On 08/15/2017 02:01 PM, Peter Krempa wrote:
> On Mon, Aug 14, 2017 at 20:46:10 -0400, John Ferlan wrote:
>> On 08/03/2017 04:50 AM, Peter Krempa wrote:
>
> [ trimmed off-topic part ]
>
>> NB: I didn't dig into the qemumonitorjsontest algorithm, but...
>>
>> While going through the common object changes, I ended up looking at and
>> thinking about the hash table algorithms, initially it was just the
>> "grow" algorithm as I think it is a bit "aggressive"
(perhaps wasteful)
>> since as soon as 1 bucket chain exceeds 8 elements, the table is resized
>> by 8 unless the new size is 8 * 2048 - at which time no matter how full
>> a bucket is we don't resize the table
>
> Resizing the table is very expensive, so it makes sense to scale it
> aggresively. At some point though it would take too much memory.
>
> If some place in the code expects massive hash table, it can set the
> hash table to > 2048 manually.
>
>> The next thing I considered was using a prime number as the table bucket
>> size and it seems by just doing that will cause qemumonitorjsontest to
>
> What would be the benefit of such change? I don't really see how prime
> numbers would improve anything performance-wise.
Because if your hash function is stupid it can cluster all the keys
together. Primes, however, have way fewer divisors, therefore clustering
is harder to achieve. Of course, you can construct a hash function so
that it's utterly stupid (e.g. {return 4;}) and then all of our
optimizations are thrown out of the window. But I believe that using
prime numbers for table size is advised in the literature too.
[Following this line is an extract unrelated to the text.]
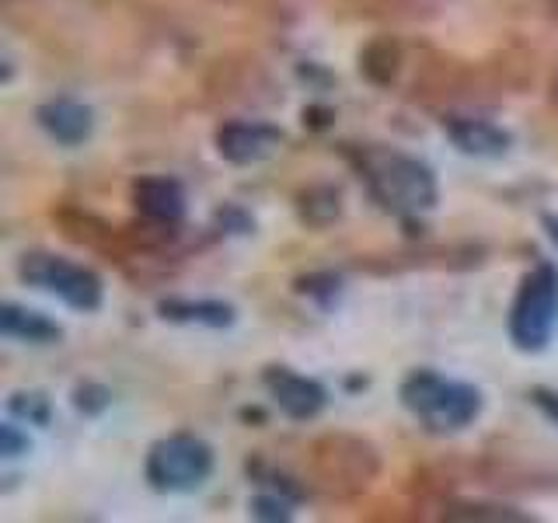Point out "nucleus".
Here are the masks:
<instances>
[{"mask_svg": "<svg viewBox=\"0 0 558 523\" xmlns=\"http://www.w3.org/2000/svg\"><path fill=\"white\" fill-rule=\"evenodd\" d=\"M360 171L371 196L398 217L426 214L436 206V179L429 165L415 161L409 154L366 147L360 154Z\"/></svg>", "mask_w": 558, "mask_h": 523, "instance_id": "f257e3e1", "label": "nucleus"}, {"mask_svg": "<svg viewBox=\"0 0 558 523\" xmlns=\"http://www.w3.org/2000/svg\"><path fill=\"white\" fill-rule=\"evenodd\" d=\"M401 405L429 433H461L478 418L482 391L436 370H415L401 380Z\"/></svg>", "mask_w": 558, "mask_h": 523, "instance_id": "f03ea898", "label": "nucleus"}, {"mask_svg": "<svg viewBox=\"0 0 558 523\" xmlns=\"http://www.w3.org/2000/svg\"><path fill=\"white\" fill-rule=\"evenodd\" d=\"M558 321V269L548 262L523 276L517 301L510 307V339L523 353H541Z\"/></svg>", "mask_w": 558, "mask_h": 523, "instance_id": "7ed1b4c3", "label": "nucleus"}, {"mask_svg": "<svg viewBox=\"0 0 558 523\" xmlns=\"http://www.w3.org/2000/svg\"><path fill=\"white\" fill-rule=\"evenodd\" d=\"M214 475V450L192 433H171L147 453V482L157 492H196Z\"/></svg>", "mask_w": 558, "mask_h": 523, "instance_id": "20e7f679", "label": "nucleus"}, {"mask_svg": "<svg viewBox=\"0 0 558 523\" xmlns=\"http://www.w3.org/2000/svg\"><path fill=\"white\" fill-rule=\"evenodd\" d=\"M17 276L25 279L28 287H39L52 296H60L63 304L74 311H98L101 307V279L87 266L77 262L49 255V252H28L17 262Z\"/></svg>", "mask_w": 558, "mask_h": 523, "instance_id": "39448f33", "label": "nucleus"}, {"mask_svg": "<svg viewBox=\"0 0 558 523\" xmlns=\"http://www.w3.org/2000/svg\"><path fill=\"white\" fill-rule=\"evenodd\" d=\"M217 154L231 165H258L272 157L283 144V130L269 126V122H252V119H231L223 122L214 136Z\"/></svg>", "mask_w": 558, "mask_h": 523, "instance_id": "423d86ee", "label": "nucleus"}, {"mask_svg": "<svg viewBox=\"0 0 558 523\" xmlns=\"http://www.w3.org/2000/svg\"><path fill=\"white\" fill-rule=\"evenodd\" d=\"M262 380H266V388H269L272 401L279 405V412L296 418V423H307V418H314L328 401V391L322 388L318 380H311L304 374H293V370H287V366H269Z\"/></svg>", "mask_w": 558, "mask_h": 523, "instance_id": "0eeeda50", "label": "nucleus"}, {"mask_svg": "<svg viewBox=\"0 0 558 523\" xmlns=\"http://www.w3.org/2000/svg\"><path fill=\"white\" fill-rule=\"evenodd\" d=\"M133 203L150 223L174 227L185 217V188L168 174H147L133 185Z\"/></svg>", "mask_w": 558, "mask_h": 523, "instance_id": "6e6552de", "label": "nucleus"}, {"mask_svg": "<svg viewBox=\"0 0 558 523\" xmlns=\"http://www.w3.org/2000/svg\"><path fill=\"white\" fill-rule=\"evenodd\" d=\"M35 119H39V126L63 147H81L95 130V112L77 98H52L39 105Z\"/></svg>", "mask_w": 558, "mask_h": 523, "instance_id": "1a4fd4ad", "label": "nucleus"}, {"mask_svg": "<svg viewBox=\"0 0 558 523\" xmlns=\"http://www.w3.org/2000/svg\"><path fill=\"white\" fill-rule=\"evenodd\" d=\"M444 133L450 136L453 147L471 157H502L513 144V136L502 126L485 119H471V115H450L444 122Z\"/></svg>", "mask_w": 558, "mask_h": 523, "instance_id": "9d476101", "label": "nucleus"}, {"mask_svg": "<svg viewBox=\"0 0 558 523\" xmlns=\"http://www.w3.org/2000/svg\"><path fill=\"white\" fill-rule=\"evenodd\" d=\"M0 331H4L8 339L32 342V345H52V342H60V336H63V328L57 321H49L46 314L17 307V304L0 307Z\"/></svg>", "mask_w": 558, "mask_h": 523, "instance_id": "9b49d317", "label": "nucleus"}, {"mask_svg": "<svg viewBox=\"0 0 558 523\" xmlns=\"http://www.w3.org/2000/svg\"><path fill=\"white\" fill-rule=\"evenodd\" d=\"M165 321H179V325H206V328H227L234 325V307L223 301H182V296H171V301L157 304Z\"/></svg>", "mask_w": 558, "mask_h": 523, "instance_id": "f8f14e48", "label": "nucleus"}, {"mask_svg": "<svg viewBox=\"0 0 558 523\" xmlns=\"http://www.w3.org/2000/svg\"><path fill=\"white\" fill-rule=\"evenodd\" d=\"M398 66H401V49L395 39H388V35H380V39H374L371 46H366L360 52V70H363V77L384 87V84H391L398 77Z\"/></svg>", "mask_w": 558, "mask_h": 523, "instance_id": "ddd939ff", "label": "nucleus"}, {"mask_svg": "<svg viewBox=\"0 0 558 523\" xmlns=\"http://www.w3.org/2000/svg\"><path fill=\"white\" fill-rule=\"evenodd\" d=\"M8 409H11V415L25 418V423H32V426L49 423V398L43 391H14L8 398Z\"/></svg>", "mask_w": 558, "mask_h": 523, "instance_id": "4468645a", "label": "nucleus"}, {"mask_svg": "<svg viewBox=\"0 0 558 523\" xmlns=\"http://www.w3.org/2000/svg\"><path fill=\"white\" fill-rule=\"evenodd\" d=\"M342 196H339V188H331V185H314V188H307L304 196H301V217L311 223V217H314V209H325V217H328V223L336 220L339 214H342V203H339Z\"/></svg>", "mask_w": 558, "mask_h": 523, "instance_id": "2eb2a0df", "label": "nucleus"}, {"mask_svg": "<svg viewBox=\"0 0 558 523\" xmlns=\"http://www.w3.org/2000/svg\"><path fill=\"white\" fill-rule=\"evenodd\" d=\"M252 516H258V520H290V516H293L290 499L262 492V496L252 499Z\"/></svg>", "mask_w": 558, "mask_h": 523, "instance_id": "dca6fc26", "label": "nucleus"}, {"mask_svg": "<svg viewBox=\"0 0 558 523\" xmlns=\"http://www.w3.org/2000/svg\"><path fill=\"white\" fill-rule=\"evenodd\" d=\"M0 453H4V458H17V453H25L28 450V436H22L17 433V426H11V423H4L0 426Z\"/></svg>", "mask_w": 558, "mask_h": 523, "instance_id": "f3484780", "label": "nucleus"}, {"mask_svg": "<svg viewBox=\"0 0 558 523\" xmlns=\"http://www.w3.org/2000/svg\"><path fill=\"white\" fill-rule=\"evenodd\" d=\"M311 279H314V283H318V276H311ZM325 283H328V287H339V279H336V276H325ZM301 290H304V293H314V290H318V287H311V283H301Z\"/></svg>", "mask_w": 558, "mask_h": 523, "instance_id": "a211bd4d", "label": "nucleus"}, {"mask_svg": "<svg viewBox=\"0 0 558 523\" xmlns=\"http://www.w3.org/2000/svg\"><path fill=\"white\" fill-rule=\"evenodd\" d=\"M545 231H548V238L558 244V217H545Z\"/></svg>", "mask_w": 558, "mask_h": 523, "instance_id": "6ab92c4d", "label": "nucleus"}]
</instances>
Apparently, wiki mentions this fact too:
https://en.wikipedia.org/wiki/Hash_table#Choosing_a_hash_function
If your hash function has a problem with clustering, then you really
should replace the hash function with a better one - which we already
did a few years back now :-)
Incidentally, we should replace our murmurhash funtion with siphash
at some point, because people have found attacks against murmurhash,
and so most devs have migrated over to siphash.